He is now at the age where it's his way or the highway! I'm not as worried about him being scared . I'm more worried about him not wanting to exit a ride and freakin out then! LOL!:thedolls:

seanyred
09-01-2009, 03:17 PM
I'm also concerned about this...my DS will be 2.5 years when we go this december. I've taking him to Kiddieland here in Chicago to get him used to following rules of the ride and he does very well. But he has never experienced a dark ride before....but if he does start crying I will be sure and apologize to others around me...

Ed
09-01-2009, 03:52 PM
What do you do if your child starts "freaking out" on a ride? Or in the middle of a show? I imagine you can go out of the exit at a show- but what about on something like Small World??

[Dataset records]
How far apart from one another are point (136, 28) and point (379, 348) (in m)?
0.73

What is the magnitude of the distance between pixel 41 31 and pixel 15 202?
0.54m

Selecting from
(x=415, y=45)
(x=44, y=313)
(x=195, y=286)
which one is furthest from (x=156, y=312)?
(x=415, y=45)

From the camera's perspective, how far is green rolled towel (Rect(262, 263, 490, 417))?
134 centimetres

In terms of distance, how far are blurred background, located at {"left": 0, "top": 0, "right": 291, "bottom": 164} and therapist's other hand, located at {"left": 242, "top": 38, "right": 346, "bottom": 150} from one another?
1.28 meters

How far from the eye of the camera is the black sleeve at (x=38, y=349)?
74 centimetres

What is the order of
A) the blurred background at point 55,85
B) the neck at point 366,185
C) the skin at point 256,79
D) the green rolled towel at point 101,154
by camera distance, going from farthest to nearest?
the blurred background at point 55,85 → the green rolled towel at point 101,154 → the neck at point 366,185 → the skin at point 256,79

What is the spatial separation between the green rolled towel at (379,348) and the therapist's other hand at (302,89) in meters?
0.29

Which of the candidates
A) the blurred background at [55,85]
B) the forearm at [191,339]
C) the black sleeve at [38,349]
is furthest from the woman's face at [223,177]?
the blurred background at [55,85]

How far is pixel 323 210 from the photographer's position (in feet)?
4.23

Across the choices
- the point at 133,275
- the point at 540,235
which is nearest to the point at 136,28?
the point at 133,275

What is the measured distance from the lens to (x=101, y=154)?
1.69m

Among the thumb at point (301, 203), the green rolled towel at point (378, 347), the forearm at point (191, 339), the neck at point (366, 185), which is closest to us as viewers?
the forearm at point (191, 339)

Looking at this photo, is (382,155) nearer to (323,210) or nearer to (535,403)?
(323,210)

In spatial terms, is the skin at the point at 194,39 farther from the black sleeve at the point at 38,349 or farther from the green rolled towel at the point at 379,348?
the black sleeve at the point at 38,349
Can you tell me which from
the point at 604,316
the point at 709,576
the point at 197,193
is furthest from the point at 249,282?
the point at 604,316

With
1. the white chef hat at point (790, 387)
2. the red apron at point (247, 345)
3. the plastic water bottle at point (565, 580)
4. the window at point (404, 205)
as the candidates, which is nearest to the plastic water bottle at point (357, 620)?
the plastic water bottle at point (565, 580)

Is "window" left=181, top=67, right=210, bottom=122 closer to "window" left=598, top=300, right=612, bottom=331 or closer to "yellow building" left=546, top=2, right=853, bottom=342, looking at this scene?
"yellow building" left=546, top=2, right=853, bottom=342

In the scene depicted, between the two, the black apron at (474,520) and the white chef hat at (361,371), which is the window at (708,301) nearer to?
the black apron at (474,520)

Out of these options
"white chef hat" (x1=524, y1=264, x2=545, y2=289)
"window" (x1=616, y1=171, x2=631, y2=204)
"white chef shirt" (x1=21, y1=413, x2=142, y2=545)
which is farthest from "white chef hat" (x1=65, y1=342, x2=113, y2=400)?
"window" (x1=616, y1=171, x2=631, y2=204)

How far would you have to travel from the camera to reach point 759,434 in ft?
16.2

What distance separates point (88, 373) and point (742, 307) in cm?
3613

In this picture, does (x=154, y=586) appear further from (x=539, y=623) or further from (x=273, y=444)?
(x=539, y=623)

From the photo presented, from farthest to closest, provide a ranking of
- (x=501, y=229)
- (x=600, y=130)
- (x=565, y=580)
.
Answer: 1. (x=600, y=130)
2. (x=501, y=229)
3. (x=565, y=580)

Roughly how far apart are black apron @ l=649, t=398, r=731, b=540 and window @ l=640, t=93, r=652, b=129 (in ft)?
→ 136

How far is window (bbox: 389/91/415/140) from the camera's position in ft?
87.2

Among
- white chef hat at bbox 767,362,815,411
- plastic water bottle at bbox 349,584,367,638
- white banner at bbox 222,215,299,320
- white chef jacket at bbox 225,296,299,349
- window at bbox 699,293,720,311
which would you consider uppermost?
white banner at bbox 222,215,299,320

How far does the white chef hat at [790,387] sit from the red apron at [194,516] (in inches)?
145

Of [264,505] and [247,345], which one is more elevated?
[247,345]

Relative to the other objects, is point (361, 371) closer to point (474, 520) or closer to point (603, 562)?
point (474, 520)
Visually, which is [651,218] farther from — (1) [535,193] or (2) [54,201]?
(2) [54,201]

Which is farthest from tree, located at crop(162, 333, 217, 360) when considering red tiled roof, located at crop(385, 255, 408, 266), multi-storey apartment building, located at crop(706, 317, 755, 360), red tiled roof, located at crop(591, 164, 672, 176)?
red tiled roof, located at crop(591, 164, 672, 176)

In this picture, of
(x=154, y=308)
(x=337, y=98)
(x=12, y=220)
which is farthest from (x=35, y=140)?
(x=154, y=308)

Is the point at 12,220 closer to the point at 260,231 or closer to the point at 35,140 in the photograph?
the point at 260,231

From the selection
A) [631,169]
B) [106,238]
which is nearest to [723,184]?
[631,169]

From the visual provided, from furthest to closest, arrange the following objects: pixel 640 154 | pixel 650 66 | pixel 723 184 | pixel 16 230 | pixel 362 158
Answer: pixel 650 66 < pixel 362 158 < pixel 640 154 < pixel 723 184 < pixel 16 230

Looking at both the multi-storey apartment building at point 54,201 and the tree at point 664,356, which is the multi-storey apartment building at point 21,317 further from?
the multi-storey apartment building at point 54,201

◆ OBJECTIVE: Can you repeat the forum thread word for word from "He is now at" up to and including "others around me..."? Nothing in the records is needed here.

◆ THE SOLUTION:
He is now at the age where it's his way or the highway! I'm not as worried about him being scared . I'm more worried about him not wanting to exit a ride and freakin out then! LOL!:thedolls:

seanyred
09-01-2009, 03:17 PM
I'm also concerned about this...my DS will be 2.5 years when we go this december. I've taking him to Kiddieland here in Chicago to get him used to following rules of the ride and he does very well. But he has never experienced a dark ride before....but if he does start crying I will be sure and apologize to others around me...